Home

Awesome

protobuf-nginx - Google Protocol Buffers for nginx

This is protobuf-nginx, a code generator and supporting library that aim to help nginx module developers work with Google Protocol Buffers messages.

Background and motivation

The Google Protocol Buffers (protobuf for short) serialization framework, with its many language implementations, is a practical and efficient way to transfer structured data between applications using language-neutral message definitions that can be translated into native code in a variety of programming languages. Google open-sourced protobuf in 2008. Meanwhile, the nginx HTTP server (which was originally released to the public in 2004) has become one of the most popular HTTP servers in use today, thanks to its exceptional performance and stability. In a single-threaded event-driven program such as nginx, efficiency is a key concern, and nginx module developers are encouraged to make use of the nginx framework (data structures such as arrays and rbtrees, memory pools, etc) in order to do things the nginx way: not one byte of memory nor one CPU cycle shall be wasted. Embrace the nginx way, and you embrace all that is good and right in the world.

The protobuf-nginx project aims to bring protobuf to nginx, the nginx way: with generated code that uses nginx types, memory pools, and modules in order to give nginx C module developers the power of Google's serialization framework within the nginx environment. The generated code (along with a core protobuf module that is distributed as part of protobuf-nginx) can be compiled directly into the nginx binary without any other dependencies.
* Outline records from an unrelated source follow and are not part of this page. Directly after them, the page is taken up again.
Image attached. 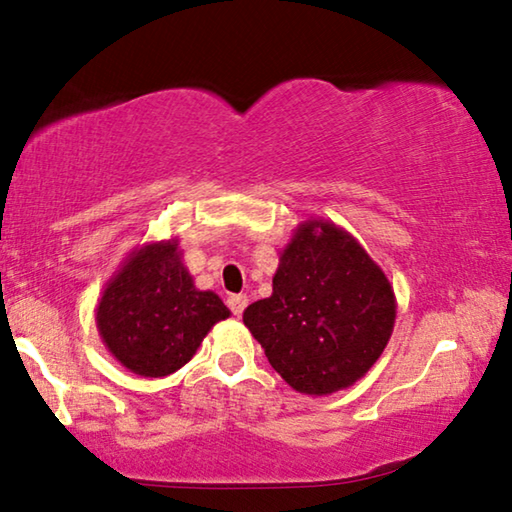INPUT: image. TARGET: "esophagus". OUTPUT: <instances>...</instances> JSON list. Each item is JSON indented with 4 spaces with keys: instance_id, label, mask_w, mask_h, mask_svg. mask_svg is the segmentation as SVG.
I'll list each match as a JSON object with an SVG mask.
<instances>
[{
    "instance_id": "obj_1",
    "label": "esophagus",
    "mask_w": 512,
    "mask_h": 512,
    "mask_svg": "<svg viewBox=\"0 0 512 512\" xmlns=\"http://www.w3.org/2000/svg\"><path fill=\"white\" fill-rule=\"evenodd\" d=\"M228 307H230L232 314L241 316V314H244V309L248 307V296H246V293H237V296H230Z\"/></svg>"
}]
</instances>
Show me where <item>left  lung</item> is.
Here are the masks:
<instances>
[{"instance_id":"left-lung-1","label":"left lung","mask_w":512,"mask_h":512,"mask_svg":"<svg viewBox=\"0 0 512 512\" xmlns=\"http://www.w3.org/2000/svg\"><path fill=\"white\" fill-rule=\"evenodd\" d=\"M395 309L391 282L359 241L309 219L282 250L271 298L248 305L244 323L293 391L332 395L381 357Z\"/></svg>"}]
</instances>
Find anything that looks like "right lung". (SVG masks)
Segmentation results:
<instances>
[{
	"instance_id": "obj_1",
	"label": "right lung",
	"mask_w": 512,
	"mask_h": 512,
	"mask_svg": "<svg viewBox=\"0 0 512 512\" xmlns=\"http://www.w3.org/2000/svg\"><path fill=\"white\" fill-rule=\"evenodd\" d=\"M230 316L214 291H198L178 241L133 250L101 293L97 327L121 366L167 377L194 357L207 332Z\"/></svg>"
}]
</instances>
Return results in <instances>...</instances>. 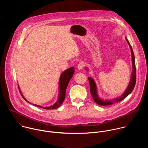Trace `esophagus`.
I'll list each match as a JSON object with an SVG mask.
<instances>
[{
  "mask_svg": "<svg viewBox=\"0 0 148 148\" xmlns=\"http://www.w3.org/2000/svg\"><path fill=\"white\" fill-rule=\"evenodd\" d=\"M84 64H83V62H79V63L78 64L77 67H78V69L79 70H82V69L84 67Z\"/></svg>",
  "mask_w": 148,
  "mask_h": 148,
  "instance_id": "esophagus-1",
  "label": "esophagus"
}]
</instances>
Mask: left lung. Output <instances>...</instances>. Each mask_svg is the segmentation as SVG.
Wrapping results in <instances>:
<instances>
[{
  "mask_svg": "<svg viewBox=\"0 0 148 148\" xmlns=\"http://www.w3.org/2000/svg\"><path fill=\"white\" fill-rule=\"evenodd\" d=\"M127 41L128 42L131 49L132 57V65H133V72L132 74L131 79L130 83V84L128 86V88L126 90L125 92L123 94V95H121L120 97L118 98H116L111 100H103L102 99L99 98L98 95L97 94V86L95 84V83L93 79L89 77L88 78L89 83H90V92L91 94V96L94 100L100 106H108L114 103H117L119 101H121L124 99L128 95H129L133 91V90L134 88L136 82V65H135V61H134V56L133 53V51L132 49L131 45L128 41V39L126 38H125Z\"/></svg>",
  "mask_w": 148,
  "mask_h": 148,
  "instance_id": "left-lung-1",
  "label": "left lung"
}]
</instances>
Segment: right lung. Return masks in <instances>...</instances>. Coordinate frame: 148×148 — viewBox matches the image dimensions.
<instances>
[{
    "label": "right lung",
    "instance_id": "1",
    "mask_svg": "<svg viewBox=\"0 0 148 148\" xmlns=\"http://www.w3.org/2000/svg\"><path fill=\"white\" fill-rule=\"evenodd\" d=\"M74 68L73 67H70L69 69H68L67 70H65L61 75L60 79V92H59V96H58V99L57 101V102L54 104L53 106H50L49 107H47V108H44L42 107L41 106H37V105H35L37 107H40V108H45L47 110H53V109H56L58 107H60L61 106V105L62 104V103H63L64 99L65 98V94H66V88L67 87L68 83L70 81V79L72 78L74 73ZM19 88V87H18ZM20 91V90H19ZM21 93V92H20ZM23 97V98L26 101H27L24 98V97L23 96V95H21ZM28 103H29V101H28ZM34 105V104H33Z\"/></svg>",
    "mask_w": 148,
    "mask_h": 148
}]
</instances>
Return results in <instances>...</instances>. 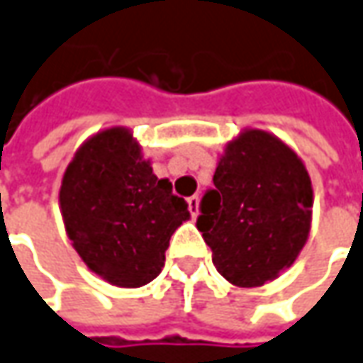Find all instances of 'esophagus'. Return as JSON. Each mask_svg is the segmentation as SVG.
Here are the masks:
<instances>
[{
    "label": "esophagus",
    "mask_w": 363,
    "mask_h": 363,
    "mask_svg": "<svg viewBox=\"0 0 363 363\" xmlns=\"http://www.w3.org/2000/svg\"><path fill=\"white\" fill-rule=\"evenodd\" d=\"M187 203H189V213H191L194 218H198V208H199L198 196H191V198L187 199Z\"/></svg>",
    "instance_id": "esophagus-1"
}]
</instances>
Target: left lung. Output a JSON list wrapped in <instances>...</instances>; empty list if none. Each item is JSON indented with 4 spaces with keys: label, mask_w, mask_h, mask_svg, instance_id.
<instances>
[{
    "label": "left lung",
    "mask_w": 363,
    "mask_h": 363,
    "mask_svg": "<svg viewBox=\"0 0 363 363\" xmlns=\"http://www.w3.org/2000/svg\"><path fill=\"white\" fill-rule=\"evenodd\" d=\"M312 203L300 157L276 135L247 130L225 145L196 225L221 276L255 288L294 264L310 233Z\"/></svg>",
    "instance_id": "1"
}]
</instances>
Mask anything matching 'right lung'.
<instances>
[{
  "label": "right lung",
  "mask_w": 363,
  "mask_h": 363,
  "mask_svg": "<svg viewBox=\"0 0 363 363\" xmlns=\"http://www.w3.org/2000/svg\"><path fill=\"white\" fill-rule=\"evenodd\" d=\"M65 232L85 266L121 288L160 276L169 238L189 220L172 182L153 176L125 128L99 131L75 152L60 189Z\"/></svg>",
  "instance_id": "obj_1"
}]
</instances>
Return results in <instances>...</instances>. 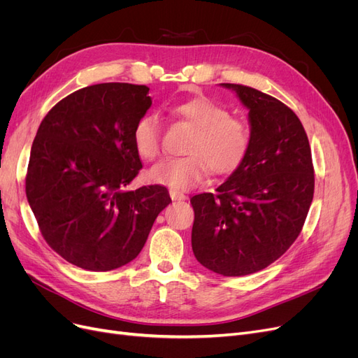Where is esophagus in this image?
<instances>
[{
	"mask_svg": "<svg viewBox=\"0 0 358 358\" xmlns=\"http://www.w3.org/2000/svg\"><path fill=\"white\" fill-rule=\"evenodd\" d=\"M170 197L173 201H180V200H185L187 196L180 191H176V189H170Z\"/></svg>",
	"mask_w": 358,
	"mask_h": 358,
	"instance_id": "esophagus-1",
	"label": "esophagus"
}]
</instances>
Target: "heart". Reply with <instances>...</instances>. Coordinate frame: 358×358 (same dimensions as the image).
Returning <instances> with one entry per match:
<instances>
[{"mask_svg":"<svg viewBox=\"0 0 358 358\" xmlns=\"http://www.w3.org/2000/svg\"><path fill=\"white\" fill-rule=\"evenodd\" d=\"M173 115L194 128L185 157H169L148 171V179L173 189H189L200 183L208 170L225 176L239 167L251 146V128L242 117L209 96H192L171 107ZM137 155L145 161L158 157L161 148V117L148 112L133 128Z\"/></svg>","mask_w":358,"mask_h":358,"instance_id":"heart-1","label":"heart"}]
</instances>
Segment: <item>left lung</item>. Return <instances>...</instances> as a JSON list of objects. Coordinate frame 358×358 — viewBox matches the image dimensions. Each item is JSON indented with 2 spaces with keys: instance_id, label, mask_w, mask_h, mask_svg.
I'll return each mask as SVG.
<instances>
[{
  "instance_id": "8db88e82",
  "label": "left lung",
  "mask_w": 358,
  "mask_h": 358,
  "mask_svg": "<svg viewBox=\"0 0 358 358\" xmlns=\"http://www.w3.org/2000/svg\"><path fill=\"white\" fill-rule=\"evenodd\" d=\"M221 85L249 110L251 146L216 194L191 199V243L206 268L245 276L266 268L294 243L315 178L306 131L288 106L249 86Z\"/></svg>"
}]
</instances>
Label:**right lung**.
<instances>
[{
    "label": "right lung",
    "mask_w": 358,
    "mask_h": 358,
    "mask_svg": "<svg viewBox=\"0 0 358 358\" xmlns=\"http://www.w3.org/2000/svg\"><path fill=\"white\" fill-rule=\"evenodd\" d=\"M145 85L99 83L52 107L31 146L27 199L48 245L69 263L109 272L140 254L167 188H124L142 169L133 143L152 104Z\"/></svg>",
    "instance_id": "right-lung-1"
}]
</instances>
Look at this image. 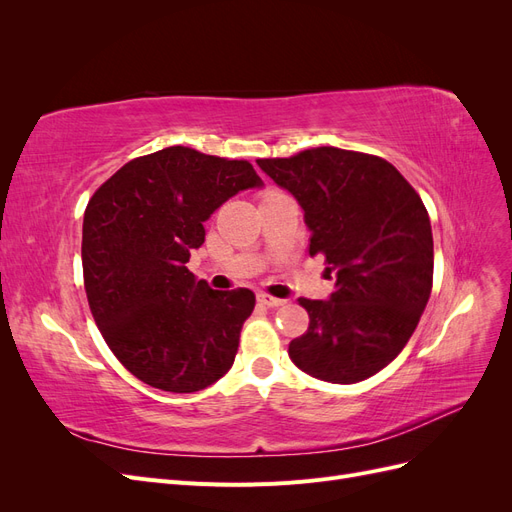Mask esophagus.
<instances>
[{"label": "esophagus", "mask_w": 512, "mask_h": 512, "mask_svg": "<svg viewBox=\"0 0 512 512\" xmlns=\"http://www.w3.org/2000/svg\"><path fill=\"white\" fill-rule=\"evenodd\" d=\"M258 303L265 305V307H280L286 301L284 299H277V297H271V294H267V292H258Z\"/></svg>", "instance_id": "34e87169"}]
</instances>
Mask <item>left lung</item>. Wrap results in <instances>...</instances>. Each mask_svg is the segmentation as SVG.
<instances>
[{
  "instance_id": "8db88e82",
  "label": "left lung",
  "mask_w": 512,
  "mask_h": 512,
  "mask_svg": "<svg viewBox=\"0 0 512 512\" xmlns=\"http://www.w3.org/2000/svg\"><path fill=\"white\" fill-rule=\"evenodd\" d=\"M258 166L286 188L312 230L309 256L335 271L329 301L299 299L307 331L288 354L305 374L354 384L378 374L412 337L433 284V237L421 196L371 153L312 147Z\"/></svg>"
}]
</instances>
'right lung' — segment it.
<instances>
[{
	"mask_svg": "<svg viewBox=\"0 0 512 512\" xmlns=\"http://www.w3.org/2000/svg\"><path fill=\"white\" fill-rule=\"evenodd\" d=\"M256 185L247 160L175 145L123 164L89 198L81 256L91 316L117 361L153 389H207L235 363L254 292L211 290L185 262L211 213Z\"/></svg>",
	"mask_w": 512,
	"mask_h": 512,
	"instance_id": "add662e5",
	"label": "right lung"
}]
</instances>
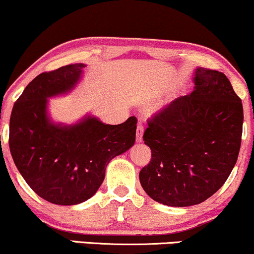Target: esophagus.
Returning a JSON list of instances; mask_svg holds the SVG:
<instances>
[{
	"mask_svg": "<svg viewBox=\"0 0 254 254\" xmlns=\"http://www.w3.org/2000/svg\"><path fill=\"white\" fill-rule=\"evenodd\" d=\"M143 132H144V127L142 123L137 124V133H136V139L137 142H142L143 138Z\"/></svg>",
	"mask_w": 254,
	"mask_h": 254,
	"instance_id": "obj_1",
	"label": "esophagus"
}]
</instances>
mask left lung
<instances>
[{"mask_svg": "<svg viewBox=\"0 0 254 254\" xmlns=\"http://www.w3.org/2000/svg\"><path fill=\"white\" fill-rule=\"evenodd\" d=\"M194 89L147 120L144 143L151 160L139 172L142 188L169 206L200 204L229 178L242 144L244 111L223 72L197 68Z\"/></svg>", "mask_w": 254, "mask_h": 254, "instance_id": "8db88e82", "label": "left lung"}]
</instances>
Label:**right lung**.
<instances>
[{"label": "right lung", "instance_id": "right-lung-1", "mask_svg": "<svg viewBox=\"0 0 254 254\" xmlns=\"http://www.w3.org/2000/svg\"><path fill=\"white\" fill-rule=\"evenodd\" d=\"M84 64L42 72L27 85L12 108L9 147L16 168L41 198L75 205L91 198L105 177L109 162L136 140L137 118L109 125L95 117L62 127L47 116L48 97L69 91Z\"/></svg>", "mask_w": 254, "mask_h": 254}]
</instances>
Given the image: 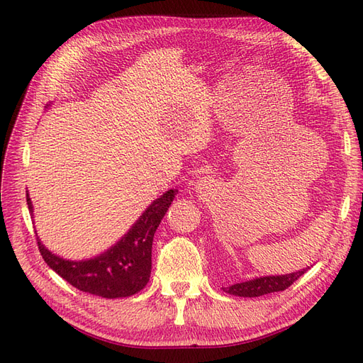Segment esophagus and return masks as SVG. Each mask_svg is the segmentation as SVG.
Instances as JSON below:
<instances>
[{
  "label": "esophagus",
  "instance_id": "1",
  "mask_svg": "<svg viewBox=\"0 0 363 363\" xmlns=\"http://www.w3.org/2000/svg\"><path fill=\"white\" fill-rule=\"evenodd\" d=\"M211 184H213V179H209L208 177H202V178H199L196 182H194V189L197 190V191H205V190H208L209 186H211Z\"/></svg>",
  "mask_w": 363,
  "mask_h": 363
}]
</instances>
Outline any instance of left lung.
I'll return each mask as SVG.
<instances>
[{
    "instance_id": "obj_1",
    "label": "left lung",
    "mask_w": 363,
    "mask_h": 363,
    "mask_svg": "<svg viewBox=\"0 0 363 363\" xmlns=\"http://www.w3.org/2000/svg\"><path fill=\"white\" fill-rule=\"evenodd\" d=\"M309 268V267H308ZM308 268H303V270L289 273V274H277V276H261L255 277L250 280H245V282L233 284L230 286L223 288L225 292L232 296L238 297H259L270 294V292L284 291L288 286H291L296 280L308 272Z\"/></svg>"
}]
</instances>
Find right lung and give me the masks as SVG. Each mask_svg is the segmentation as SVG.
<instances>
[{
    "mask_svg": "<svg viewBox=\"0 0 363 363\" xmlns=\"http://www.w3.org/2000/svg\"><path fill=\"white\" fill-rule=\"evenodd\" d=\"M178 190L162 193L145 209L125 235L110 249L89 259H65L48 250L38 237L42 258L77 289L104 298H122L143 289L152 270V241ZM33 217V202L27 193Z\"/></svg>",
    "mask_w": 363,
    "mask_h": 363,
    "instance_id": "obj_1",
    "label": "right lung"
}]
</instances>
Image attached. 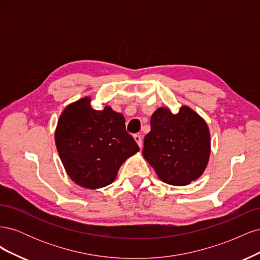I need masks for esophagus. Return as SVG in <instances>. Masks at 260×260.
I'll list each match as a JSON object with an SVG mask.
<instances>
[{"label":"esophagus","mask_w":260,"mask_h":260,"mask_svg":"<svg viewBox=\"0 0 260 260\" xmlns=\"http://www.w3.org/2000/svg\"><path fill=\"white\" fill-rule=\"evenodd\" d=\"M133 138H135V140H136V142L138 143V145H139L140 147H142V145H143L142 137H141L140 135H135V136H133Z\"/></svg>","instance_id":"34e87169"}]
</instances>
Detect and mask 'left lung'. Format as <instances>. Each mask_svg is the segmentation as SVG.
Returning <instances> with one entry per match:
<instances>
[{
	"label": "left lung",
	"mask_w": 260,
	"mask_h": 260,
	"mask_svg": "<svg viewBox=\"0 0 260 260\" xmlns=\"http://www.w3.org/2000/svg\"><path fill=\"white\" fill-rule=\"evenodd\" d=\"M144 158L158 178L171 185H187L207 167L210 135L206 121L187 106L178 114L159 107L152 115L151 131L144 138Z\"/></svg>",
	"instance_id": "obj_1"
}]
</instances>
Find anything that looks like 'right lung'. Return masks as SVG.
Listing matches in <instances>:
<instances>
[{"instance_id": "add662e5", "label": "right lung", "mask_w": 260, "mask_h": 260, "mask_svg": "<svg viewBox=\"0 0 260 260\" xmlns=\"http://www.w3.org/2000/svg\"><path fill=\"white\" fill-rule=\"evenodd\" d=\"M85 96L59 116L55 144L69 178L85 188L114 182L122 162L140 151L125 131L124 117L109 106L93 109Z\"/></svg>"}]
</instances>
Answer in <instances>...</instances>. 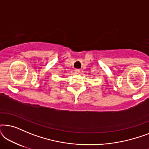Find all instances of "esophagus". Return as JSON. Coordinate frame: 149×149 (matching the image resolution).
<instances>
[{
    "mask_svg": "<svg viewBox=\"0 0 149 149\" xmlns=\"http://www.w3.org/2000/svg\"><path fill=\"white\" fill-rule=\"evenodd\" d=\"M74 72L77 73V74H78V73L80 72V70H79V69H75Z\"/></svg>",
    "mask_w": 149,
    "mask_h": 149,
    "instance_id": "34e87169",
    "label": "esophagus"
}]
</instances>
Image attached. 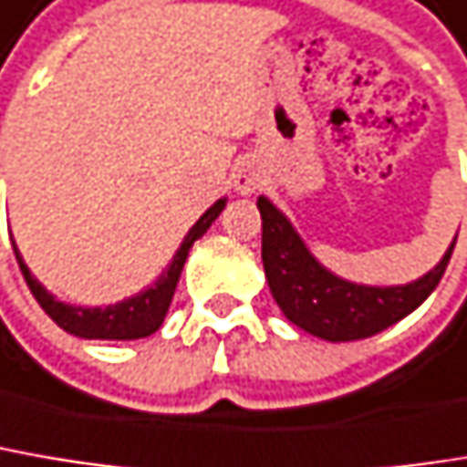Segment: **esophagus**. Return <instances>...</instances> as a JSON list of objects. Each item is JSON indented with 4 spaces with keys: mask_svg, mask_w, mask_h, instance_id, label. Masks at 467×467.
Returning <instances> with one entry per match:
<instances>
[{
    "mask_svg": "<svg viewBox=\"0 0 467 467\" xmlns=\"http://www.w3.org/2000/svg\"><path fill=\"white\" fill-rule=\"evenodd\" d=\"M233 184L240 194H251L254 190H259L262 176H259V171H256L251 162H243V165L233 173Z\"/></svg>",
    "mask_w": 467,
    "mask_h": 467,
    "instance_id": "34e87169",
    "label": "esophagus"
}]
</instances>
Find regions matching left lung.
<instances>
[{"instance_id":"left-lung-1","label":"left lung","mask_w":467,"mask_h":467,"mask_svg":"<svg viewBox=\"0 0 467 467\" xmlns=\"http://www.w3.org/2000/svg\"><path fill=\"white\" fill-rule=\"evenodd\" d=\"M256 205L262 213V262L275 302L291 323L328 342L374 337L417 310L444 277L457 243L428 275L409 285H356L323 270L267 197H259Z\"/></svg>"}]
</instances>
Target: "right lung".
Wrapping results in <instances>:
<instances>
[{
  "instance_id": "1",
  "label": "right lung",
  "mask_w": 467,
  "mask_h": 467,
  "mask_svg": "<svg viewBox=\"0 0 467 467\" xmlns=\"http://www.w3.org/2000/svg\"><path fill=\"white\" fill-rule=\"evenodd\" d=\"M224 205H227V202L219 200V202H213V205L200 216V222H197L190 230V234L184 237V243H182V248H179L173 265L162 273V277H160L151 288L141 291V294L133 296V299H125V302H119V305L104 307V310H101V307H93V310H90V307H71V305L58 302L53 294H47V291L36 283V277L28 273V267L23 265L16 243H13V248H16L18 267H21L23 277H26V285L31 288L34 299L39 302V307H42L50 318L56 320L64 331L74 334V337H82V339H141V337L154 334V331L162 326L165 313H168V307H171V299H173V291H176V285H179L182 270H184V262H187V256H190L192 243H194L197 237L205 234V230L216 222V216L222 213Z\"/></svg>"
}]
</instances>
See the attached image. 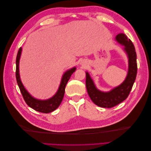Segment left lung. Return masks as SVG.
Segmentation results:
<instances>
[{
  "instance_id": "left-lung-1",
  "label": "left lung",
  "mask_w": 151,
  "mask_h": 151,
  "mask_svg": "<svg viewBox=\"0 0 151 151\" xmlns=\"http://www.w3.org/2000/svg\"><path fill=\"white\" fill-rule=\"evenodd\" d=\"M115 40L123 47V49L128 57L129 67L124 81L110 91H102L96 87L89 73L86 72V86L89 97L96 105L102 108H110L124 101L129 96L136 78L137 56L132 42L123 33L118 34Z\"/></svg>"
}]
</instances>
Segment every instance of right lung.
Instances as JSON below:
<instances>
[{"label": "right lung", "mask_w": 151, "mask_h": 151, "mask_svg": "<svg viewBox=\"0 0 151 151\" xmlns=\"http://www.w3.org/2000/svg\"><path fill=\"white\" fill-rule=\"evenodd\" d=\"M22 52V47L19 49L17 58H16V80H17V84L19 88L20 89L21 94L24 98V100L26 102L28 106L36 111L41 112V113L49 114L54 111L58 108L62 102L64 93H65V88L67 82L72 75V74L75 71L76 68V67H74L71 69L69 70L63 74L62 80H61L59 88L58 89V91L54 94L52 97L48 99H45V100H41V99H37L34 97L33 96L28 92L26 88H24V85L22 84L21 82L20 74H19V60Z\"/></svg>", "instance_id": "1"}]
</instances>
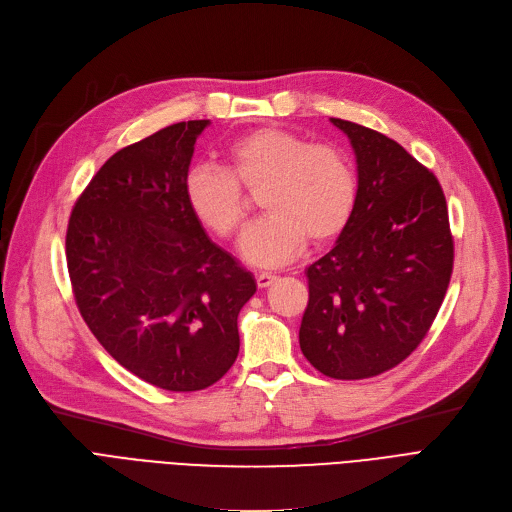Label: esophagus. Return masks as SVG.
<instances>
[{"label": "esophagus", "mask_w": 512, "mask_h": 512, "mask_svg": "<svg viewBox=\"0 0 512 512\" xmlns=\"http://www.w3.org/2000/svg\"><path fill=\"white\" fill-rule=\"evenodd\" d=\"M255 278H257V286L259 288H267V286H272L276 282V276L274 274H267V272H259Z\"/></svg>", "instance_id": "34e87169"}]
</instances>
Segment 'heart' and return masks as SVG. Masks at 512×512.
<instances>
[{"label": "heart", "mask_w": 512, "mask_h": 512, "mask_svg": "<svg viewBox=\"0 0 512 512\" xmlns=\"http://www.w3.org/2000/svg\"><path fill=\"white\" fill-rule=\"evenodd\" d=\"M261 191L267 213L240 240V255L259 267H282L313 245L336 238L357 203V172L344 151L313 145L301 134L263 126L234 139L226 168L199 164L184 178V197L195 218L228 238L247 220L237 184Z\"/></svg>", "instance_id": "1"}]
</instances>
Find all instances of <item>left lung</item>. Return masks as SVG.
I'll use <instances>...</instances> for the list:
<instances>
[{"label": "left lung", "instance_id": "8db88e82", "mask_svg": "<svg viewBox=\"0 0 512 512\" xmlns=\"http://www.w3.org/2000/svg\"><path fill=\"white\" fill-rule=\"evenodd\" d=\"M330 122L355 151L357 203L332 251L307 267L299 342L328 378L363 380L423 340L444 301L454 247L436 176L386 134Z\"/></svg>", "mask_w": 512, "mask_h": 512}]
</instances>
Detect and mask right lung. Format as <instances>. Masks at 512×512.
<instances>
[{
    "label": "right lung",
    "mask_w": 512,
    "mask_h": 512,
    "mask_svg": "<svg viewBox=\"0 0 512 512\" xmlns=\"http://www.w3.org/2000/svg\"><path fill=\"white\" fill-rule=\"evenodd\" d=\"M209 120H188L114 153L74 205L66 259L80 315L124 369L195 392L238 357L251 272L207 236L184 178Z\"/></svg>",
    "instance_id": "add662e5"
}]
</instances>
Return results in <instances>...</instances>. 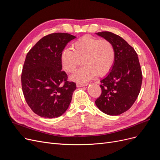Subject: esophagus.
I'll return each mask as SVG.
<instances>
[{"mask_svg": "<svg viewBox=\"0 0 160 160\" xmlns=\"http://www.w3.org/2000/svg\"><path fill=\"white\" fill-rule=\"evenodd\" d=\"M88 85V83H77V86L78 88H80V87H83V86H87Z\"/></svg>", "mask_w": 160, "mask_h": 160, "instance_id": "1", "label": "esophagus"}]
</instances>
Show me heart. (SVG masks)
I'll return each mask as SVG.
<instances>
[{"mask_svg": "<svg viewBox=\"0 0 160 160\" xmlns=\"http://www.w3.org/2000/svg\"><path fill=\"white\" fill-rule=\"evenodd\" d=\"M72 48L62 51L60 61L63 69L72 72L82 60L83 65L71 75V79L85 83L97 74L103 76L112 68L115 51L113 43L108 39L84 36L72 43Z\"/></svg>", "mask_w": 160, "mask_h": 160, "instance_id": "heart-1", "label": "heart"}]
</instances>
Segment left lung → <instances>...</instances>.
<instances>
[{
  "instance_id": "8db88e82",
  "label": "left lung",
  "mask_w": 160,
  "mask_h": 160,
  "mask_svg": "<svg viewBox=\"0 0 160 160\" xmlns=\"http://www.w3.org/2000/svg\"><path fill=\"white\" fill-rule=\"evenodd\" d=\"M113 43L115 61L110 72L101 80V94L95 104L102 112L118 115L128 111L137 99L142 83V72L137 52L123 38L103 31L96 33Z\"/></svg>"
}]
</instances>
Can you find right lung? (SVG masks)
Listing matches in <instances>:
<instances>
[{"label": "right lung", "instance_id": "1", "mask_svg": "<svg viewBox=\"0 0 160 160\" xmlns=\"http://www.w3.org/2000/svg\"><path fill=\"white\" fill-rule=\"evenodd\" d=\"M76 37L52 33L42 37L28 51L21 74L22 89L28 105L37 115L58 118L68 109L76 89L61 71L60 55L67 43Z\"/></svg>", "mask_w": 160, "mask_h": 160}]
</instances>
Supported and unsupported features

protobuf-nginx should be able to generate code for any protobuf message definition, including enums, nested messages, and extensions. The list of currently unsupported features is as follows:

Support for all of these features, in at least some form, is planned. See the TODO file for more details on these and other planned improvements to protobuf-nginx.

A simple example

We can write a header filter module (similar to the User ID module) that creates, reads, and updates a cookie, the value of which is a base64 encoded serialized protobuf message. Let's start with a simple message definition:

package cookie;

message User {
  message Channel {
    required bytes  name      = 1;
    required uint64 timestamp = 2;
    optional bytes  metadata  = 3;
  }
  required uint64  created  = 1;
  required uint64  updated  = 2;
  required uint64  counter  = 3;
  optional uint64  timegap  = 4;
  repeated Channel channels = 5;
}

This message includes a creation timestamp, an update timestamp, a counter, a numeric value that gives the elapsed time between the previous update timestamp and the most recent update, and a list of Channel submessages, each of which contains a string name, a timestamp, and optional string metadata.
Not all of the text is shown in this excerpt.